William Fry borrows from dispersed firm model to offer revenue share deals to senior lawyers

Top Irish firm unveils 'unique' fully flexible contract alongside new lawyer resourcing service for clients

Matthew Cahill Image courtesy of William Fry

William Fry is launching a service for senior lawyers to work for the firm on a fully flexible basis and a resourcing agency that will place external lawyers with its clients temporarily.

The Dublin-based firm’s William Fry Connect contract will allow senior outside lawyers who match its standards to practise under its banner on a flexible 'pay-as-you-work' basis. Lawyers working for William Fry through its Connect offering won’t be paid a salary, but if they bring work to the firm the revenues will be shared.

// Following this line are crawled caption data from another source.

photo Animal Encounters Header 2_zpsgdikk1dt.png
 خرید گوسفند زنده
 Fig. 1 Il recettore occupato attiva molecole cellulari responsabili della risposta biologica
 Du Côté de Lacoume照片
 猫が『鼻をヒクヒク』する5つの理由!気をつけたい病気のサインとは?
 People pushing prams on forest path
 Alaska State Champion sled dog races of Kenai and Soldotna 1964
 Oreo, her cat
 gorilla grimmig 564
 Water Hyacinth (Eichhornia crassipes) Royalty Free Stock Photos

The virtual model has been pioneered by firms including Keystone Law and gunnercooke in the UK and US outfit Rimon. However, William Fry believes it is the first firm in the UK and Ireland operating on a traditional model to openly offer fully flexible contracts to senior lawyers under similar terms to these new market entrants.

Matthew Cahill, the banking and finance partner leading the projects internally at William Fry, said that clients at the top end “will only use lawyers if they are at a firm with the right reputation and standing.” He described William Fry Connect as a “natural evolution of flexible working” that will allow “top end Irish lawyers to leverage the William Fry brand on terms that work for them and William Fry”.

The firm is also launching PeopleBridge, a client-facing service similar to Allen & Overy’s Peerpoint that will recruit and vet lawyers from outside the firm to work with its clients on particular projects such as major M&A deals or audits, or to cover a lawyer’s period of leave.

Managing partner Owen O’Sullivan commented that William Fry, which already seconds lawyers to certain clients and will continue to do so, gets many more secondment requests than it can meet. “We see PeopleBridge as filling a gap at the top end of the interim resources market in Ireland," he said.

The firm believes the service could see 30-50 lawyers join its roster over the next two years, with the offering likely to appeal to those who, for personal or family reasons, don’t want a permanent full-time position.

The firm also believes that adding additional flexible working options can help firms with their ESG credentials. Cahill commented: "Covid has been a great disrupter to the ways in which we work and our new fully flexibly contract will bring many back to the work place and allow those in the later stages of their careers to keep working."

He added that those who work on a consultancy basis don’t have the pressures most lawyers do to meet billable hour or fee income targets, or to show up at the office. 

“The consultancy model is going to be attractive to many, especially those wanting to better juggle work and caring responsibilities. And there are going to be plenty of heavy hitters out there at the end of their careers with valuable contacts wanting to work beyond normal retirement age on a commission-based consultancy.”

Cahill also sees the potential for the model to be adopted by more firms: "As long as firms protect their brand by hiring lawyers with the right pedigree it is hard to see why this won’t become another standard hiring option for Big Law. The economics are compelling. Consultants are not paid unless they bring in revenues.

“There are many partners who don’t have the book to justify a partner’s pay packet but who have the reputation and clients for the model to work sufficiently for both.”